Gas Drilling Amendment Overruled

State Sen. Tony Avella attached a hostile amendment to the Senate budget bill that forced a vote on whether or not to include funding for the Department of Environmental Conservation (DEC) to conduct a seismic and health impact study on the hydraulic fracturing process in the state budget.

Avella, the ranking member of the Environmental Conservation Committee and author of the Senate bill (S.4220) calling for a ban on hydrofracking, introduced the amendment that would provide approximately $300,000 for DEC to commission these studies.

The purpose of the amendment, the senator stated, was to ensure that the people of the state of New York are fully informed about any and all potential public health or seismological impacts posed by the extraction of natural gas using horizontal drilling and high-volume hydraulic fracturing.

After receiving the hostile amendment, Avella noted, the Republican leadership in the State Senate ruled it out of order and not germane with the original bill. State Sen. Neil D. Breslin on behalf of the Democratic Senators appealed the ruling, something that Avella was permitted to debate.

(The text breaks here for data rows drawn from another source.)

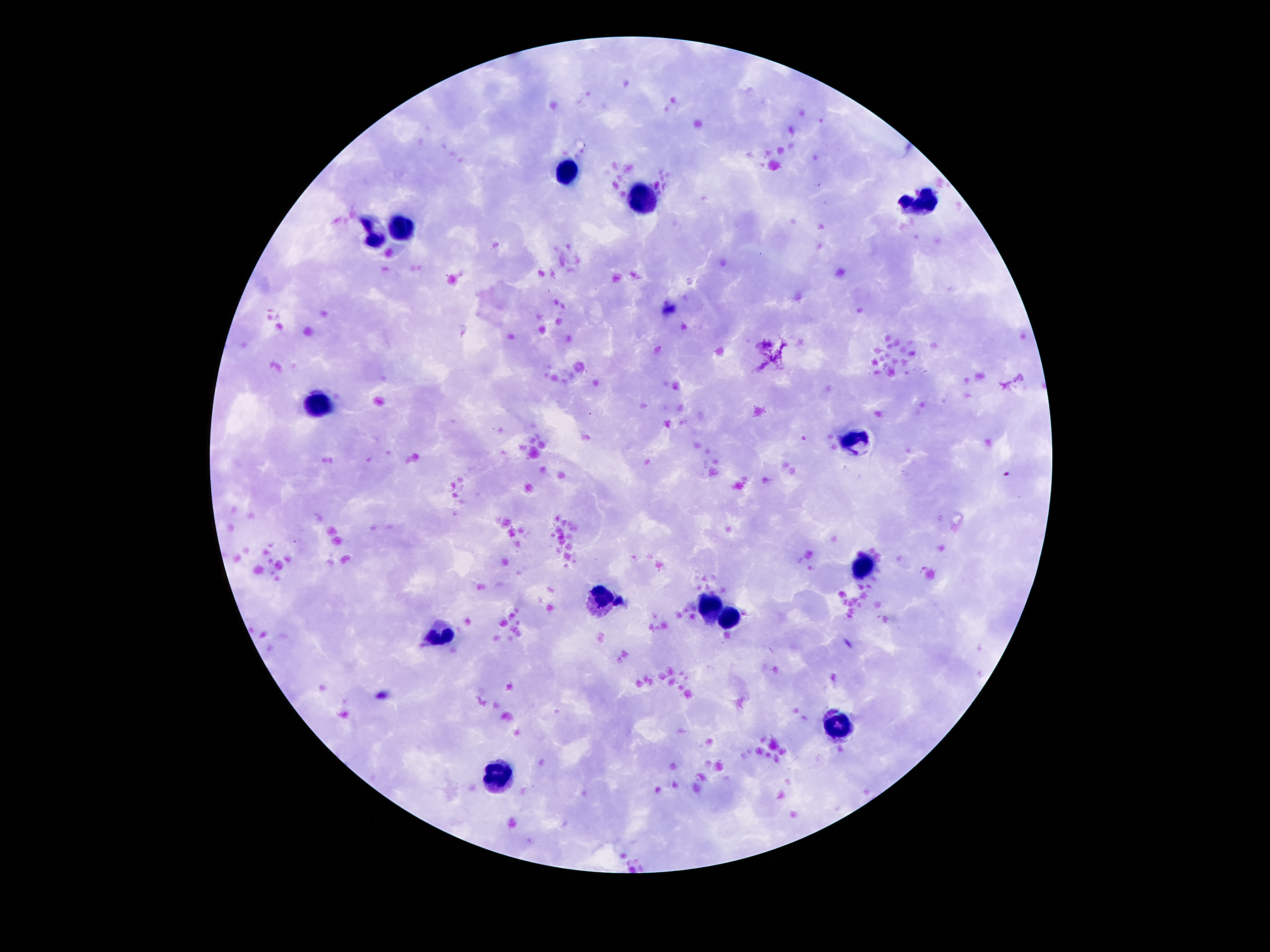
field of view = single
patient malaria status = uninfected
leukocyte locations = approximate centers as {x, y} in pixels: {569, 172}, {640, 198}, {927, 202}, {405, 226}, {371, 233}, {319, 403}, {855, 437}, {862, 566}, {601, 599}, {709, 609}, {733, 618}, {440, 635}, {836, 726}, {491, 777}
magnification = 100x
preparation = thick blood smear
image size = 1270×952 pixels
capture = smartphone camera through the microscope eyepiece
stain = Giemsa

“My amendment to this budget bill, which would direct the Depart- ment of Environmental Conservation to commission studies to fully analyze both the potential seismic and public health impacts of hydraulic fracturing and appropriate $300,000 to fund these studies, is germane,” Avella said, pointing to the following reasons:

– Both the budget bill and the provisions of the amendment proposed changes to the Environmental Conservation Law with respect to the Department of Environmental Conservation’s responsibilities and operations.

– The amendment’s addition neither expanded the object or subject of the underlying budget bill, nor would it have changed the purpose, scope or object of the original bill.

– When the Assembly introduced its budget bills earlier this month, their proposal would have authorized funding for a Health Impact Assessment in the same Article VII bill.

– If amended, the bill would still have required consideration by the same standing committee that reported the underlying bill.

“Regardless of which side of the aisle you sit on, whether you are for hydrofracking or not, to consider moving ahead with hydraulic fracturing in this state without doing a detailed study of the potential seismic and public health impacts is a disgrace,” Avella concluded in his argument on the Senate floor.

Shortly after the debate was closed, the majority voted to overrule the motion denying Avella’s appeal.